Exercise 1:
According to the development notes, which module contains the special exceptions required by the package?

Text block:
* * *

Development Information
The source code can be found on Github at https://github.com/frejanordsiek/hdf5storage
Package Overview
The package is currently a pure Python package; using no Cython, C/C++, or other languages.
Also, pickling is not used at all and should not be added. It is a security risk since pickled data is read through the interpreter allowing arbitrary code (which could be malicious) to be executed in the interpreter. One wants to be able to read possibly HDF5 and MAT files from untrusted sources, so pickling is avoided in this package.
The hdf5storage
module contains the high level reading and
writing functions, as well as the Options
class for
encapsulating all the various options governing how data is read and
written. The high level reading and writing functions can either be
given an Options
object, or be given the keyword arguments
that its constructur takes (they will make one from those
arguments). There is also the MarshallerCollection
which
holds all the Marshallers (more below) and provides functions to find
the appropriate Marshaller given the type
of a Python object, the
type string used for the ‘Python.Type’ Attribute, or the MATLAB class
string (contained in the ‘MATLAB_class’ Attribute). One can give the
collection additional user provided Marshallers.
The hdf5storage.exceptions
module contains the special
exceptions/errors required for this package not covered by existing
Python exceptions/errors or those from the h5py package.

* * *

Records:
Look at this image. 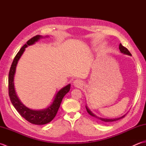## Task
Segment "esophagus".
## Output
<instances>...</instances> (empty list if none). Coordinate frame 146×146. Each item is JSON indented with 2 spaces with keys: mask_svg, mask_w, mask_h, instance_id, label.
Segmentation results:
<instances>
[{
  "mask_svg": "<svg viewBox=\"0 0 146 146\" xmlns=\"http://www.w3.org/2000/svg\"><path fill=\"white\" fill-rule=\"evenodd\" d=\"M73 85L76 86V87L80 88L83 85V82L82 80L77 79V80H75V81L73 82Z\"/></svg>",
  "mask_w": 146,
  "mask_h": 146,
  "instance_id": "obj_1",
  "label": "esophagus"
}]
</instances>
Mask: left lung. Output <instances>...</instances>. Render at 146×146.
<instances>
[{
    "instance_id": "1",
    "label": "left lung",
    "mask_w": 146,
    "mask_h": 146,
    "mask_svg": "<svg viewBox=\"0 0 146 146\" xmlns=\"http://www.w3.org/2000/svg\"><path fill=\"white\" fill-rule=\"evenodd\" d=\"M119 49H120V51L121 52H122V53H123V54H127V55H129V56H131V52H130L128 50V49H127L126 48H125L124 46H123L122 45V44H120V45H119ZM86 111H87V112H88L90 115L91 116L96 118V119H99V120H100L101 121H102V122H114V121H117V120H118L122 119V118L124 117L125 115H123V116H122L121 117L116 118V119H104V118L99 117L96 115H95L94 113H93L92 111L89 109V108H88L87 106H86Z\"/></svg>"
}]
</instances>
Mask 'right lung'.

* * *

Exercise 2:
Transcribe the rows verbatim from the line containing "Mask: left lung." through the final line of the rows, including both of those lines.

Exercise answer 1:
The hdf5storage.exceptions module.

Exercise answer 2:
Mask: left lung. Output <instances>...</instances>. Render at 146×146.
<instances>
[{
    "instance_id": "1",
    "label": "left lung",
    "mask_w": 146,
    "mask_h": 146,
    "mask_svg": "<svg viewBox=\"0 0 146 146\" xmlns=\"http://www.w3.org/2000/svg\"><path fill=\"white\" fill-rule=\"evenodd\" d=\"M119 49H120V51L121 52H122V53H123V54H127V55H129V56H131V52H130L128 50V49H127L126 48H125L124 46H123L122 45V44H120V45H119ZM86 111H87V112H88L90 115L91 116L96 118V119H99V120H100L101 121H102V122H114V121H117V120H118L122 119V118L124 117L125 115H123V116H122L121 117L116 118V119H104V118L99 117L96 115H95L94 113H93L92 111L89 109V108H88L87 106H86Z\"/></svg>"
}]
</instances>
Mask 'right lung'.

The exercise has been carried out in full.